What is expected :: Lay out the records as a Markdown table with the columns Row and Line, giving each line its own numbered row and leaving out blank lines. Include only the lines from the start of the records up to and including the line with "5.71 meters".

● ● ● ● ●

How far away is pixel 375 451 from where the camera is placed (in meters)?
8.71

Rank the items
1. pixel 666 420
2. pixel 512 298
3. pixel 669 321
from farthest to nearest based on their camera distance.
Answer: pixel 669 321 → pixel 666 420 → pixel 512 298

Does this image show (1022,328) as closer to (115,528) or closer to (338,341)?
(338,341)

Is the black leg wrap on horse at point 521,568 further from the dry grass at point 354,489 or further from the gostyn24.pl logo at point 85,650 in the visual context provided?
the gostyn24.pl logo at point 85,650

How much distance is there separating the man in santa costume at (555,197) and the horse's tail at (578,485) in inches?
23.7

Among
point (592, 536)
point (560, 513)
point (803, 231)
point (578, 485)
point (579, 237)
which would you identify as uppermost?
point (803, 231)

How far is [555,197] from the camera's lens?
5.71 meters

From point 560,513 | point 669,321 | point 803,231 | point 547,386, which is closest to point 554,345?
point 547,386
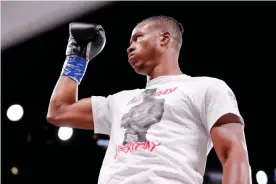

● ● ● ● ●

Task answer ::
| Row | Line |
|---|---|
| 1 | How far away is pixel 375 451 from where the camera is placed (in meters)? |
| 2 | 8.71 |
| 3 | Rank the items |
| 4 | 1. pixel 666 420 |
| 5 | 2. pixel 512 298 |
| 6 | 3. pixel 669 321 |
| 7 | from farthest to nearest based on their camera distance. |
| 8 | Answer: pixel 669 321 → pixel 666 420 → pixel 512 298 |
| 9 | Does this image show (1022,328) as closer to (115,528) or closer to (338,341)? |
| 10 | (338,341) |
| 11 | Is the black leg wrap on horse at point 521,568 further from the dry grass at point 354,489 or further from the gostyn24.pl logo at point 85,650 in the visual context provided? |
| 12 | the gostyn24.pl logo at point 85,650 |
| 13 | How much distance is there separating the man in santa costume at (555,197) and the horse's tail at (578,485) in inches? |
| 14 | 23.7 |
| 15 | Among |
| 16 | point (592, 536) |
| 17 | point (560, 513) |
| 18 | point (803, 231) |
| 19 | point (578, 485) |
| 20 | point (579, 237) |
| 21 | which would you identify as uppermost? |
| 22 | point (803, 231) |
| 23 | How far is [555,197] from the camera's lens? |
| 24 | 5.71 meters |